Zwischen Sichtbarkeit und Stigma
Mein persönlicher Blick auf Sexarbeit in einer widersprüchlichen Gesellschaft
Wer in die Sexarbeit einsteigt, weiß eigentlich schon vorher, dass sie gesellschaftlich stigmatisiert ist. Das bedeutet: Man überlegt sich gut, wem man davon erzählt, nicht aus Scham, sondern aus Rücksicht. Denn auch wenn man selbst längst einen selbstbestimmten Zugang gefunden hat, reagiert das Umfeld oft mit Vorurteilen, Irritationen oder Missverständnissen. Manche Themen, etwa Ehe, Elternschaft oder der Besuch eines Elternabends, erscheinen plötzlich unvereinbar mit einem offenen Umgang über die eigene Tätigkeit. Ich habe keine Kinder, aber ich stelle mir vor, dass es schwer wäre, beides unter einen Hut zu bringen.
Man hört von Menschen im Paysex, die Schwierigkeiten haben, ein Konto zu eröffnen oder die aus Versicherungen gedrängt werden. Auch digitale Plattformen wie PayPal schließen uns oft kategorisch aus. Es ist absurd, dass wir im 21. Jahrhundert noch immer auf rechtliche und finanzielle Infrastrukturen verzichten müssen, nur weil unsere Aufgabe mit Sexualität zu tun hat.

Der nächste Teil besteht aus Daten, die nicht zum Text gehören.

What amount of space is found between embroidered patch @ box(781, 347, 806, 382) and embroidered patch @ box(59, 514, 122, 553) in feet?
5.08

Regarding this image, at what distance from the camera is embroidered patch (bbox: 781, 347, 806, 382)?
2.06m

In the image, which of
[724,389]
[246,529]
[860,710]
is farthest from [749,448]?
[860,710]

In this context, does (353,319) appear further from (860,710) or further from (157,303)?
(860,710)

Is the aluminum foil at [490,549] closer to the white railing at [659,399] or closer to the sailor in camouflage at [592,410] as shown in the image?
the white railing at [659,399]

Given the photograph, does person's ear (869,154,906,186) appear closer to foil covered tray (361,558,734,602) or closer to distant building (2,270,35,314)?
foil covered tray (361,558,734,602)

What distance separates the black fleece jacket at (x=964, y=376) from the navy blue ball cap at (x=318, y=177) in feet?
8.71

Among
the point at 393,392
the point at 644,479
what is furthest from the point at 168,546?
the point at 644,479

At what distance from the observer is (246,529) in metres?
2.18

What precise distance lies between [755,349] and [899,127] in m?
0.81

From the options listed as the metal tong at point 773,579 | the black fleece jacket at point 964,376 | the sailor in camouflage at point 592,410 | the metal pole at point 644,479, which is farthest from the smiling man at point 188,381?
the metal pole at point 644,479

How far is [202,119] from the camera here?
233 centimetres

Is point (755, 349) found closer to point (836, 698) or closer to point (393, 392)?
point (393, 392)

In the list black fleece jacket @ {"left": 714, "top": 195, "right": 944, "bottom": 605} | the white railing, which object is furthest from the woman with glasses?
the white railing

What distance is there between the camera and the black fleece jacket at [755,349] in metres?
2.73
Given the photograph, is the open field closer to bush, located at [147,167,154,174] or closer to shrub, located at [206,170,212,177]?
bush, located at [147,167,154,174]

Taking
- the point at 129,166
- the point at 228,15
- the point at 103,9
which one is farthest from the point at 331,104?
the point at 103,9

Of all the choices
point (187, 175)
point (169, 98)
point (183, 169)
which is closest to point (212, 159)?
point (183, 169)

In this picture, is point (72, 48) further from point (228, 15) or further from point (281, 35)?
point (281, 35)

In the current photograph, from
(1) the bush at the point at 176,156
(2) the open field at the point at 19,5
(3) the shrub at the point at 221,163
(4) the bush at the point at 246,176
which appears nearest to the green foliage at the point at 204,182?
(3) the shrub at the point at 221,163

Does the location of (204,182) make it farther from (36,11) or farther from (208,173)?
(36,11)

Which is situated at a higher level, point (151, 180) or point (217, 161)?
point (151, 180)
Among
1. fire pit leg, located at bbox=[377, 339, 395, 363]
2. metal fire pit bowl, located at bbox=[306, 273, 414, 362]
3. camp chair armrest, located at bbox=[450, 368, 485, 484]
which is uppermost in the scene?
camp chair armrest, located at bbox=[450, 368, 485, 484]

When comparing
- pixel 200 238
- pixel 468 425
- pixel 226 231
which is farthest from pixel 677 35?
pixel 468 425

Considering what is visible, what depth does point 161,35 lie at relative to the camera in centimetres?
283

Ich habe mich für Sexarbeit entschieden, als mir das alles ziemlich egal war. Ich fand den gesellschaftlichen Mainstream anstrengend, spießig und oft verlogen. Der Einstieg in die Sexarbeit war für mich eine Form der Befreiung. Nicht, weil alles daran „super“ ist. Ganz im Gegenteil. Ich sehe vieles kritisch. Aber ich habe bewusst einen Weg gewählt, der mich aus einer bestimmten Norm herausgelöst hat.
Trotzdem bleibt die Diskrepanz zwischen gesellschaftlicher Wahrnehmung und gelebter Realität ig. Es gibt nicht die eine Sexarbeit, nicht die eine Sexarbeiterin. Die Kontexte sind vielfältig: Escort, BDSM, Tantra, Studioarbeit, Straßenstrich, Online, live, hybrid, glamourös oder prekär. Kein Setting gleicht dem anderen. Und auch wenn das erotische Moment im Zentrum steht, sind wir mehr als nur Hure oder Escort. Wir sind nicht weniger durchschnittlich, nicht weniger komplex als andere Menschen auch.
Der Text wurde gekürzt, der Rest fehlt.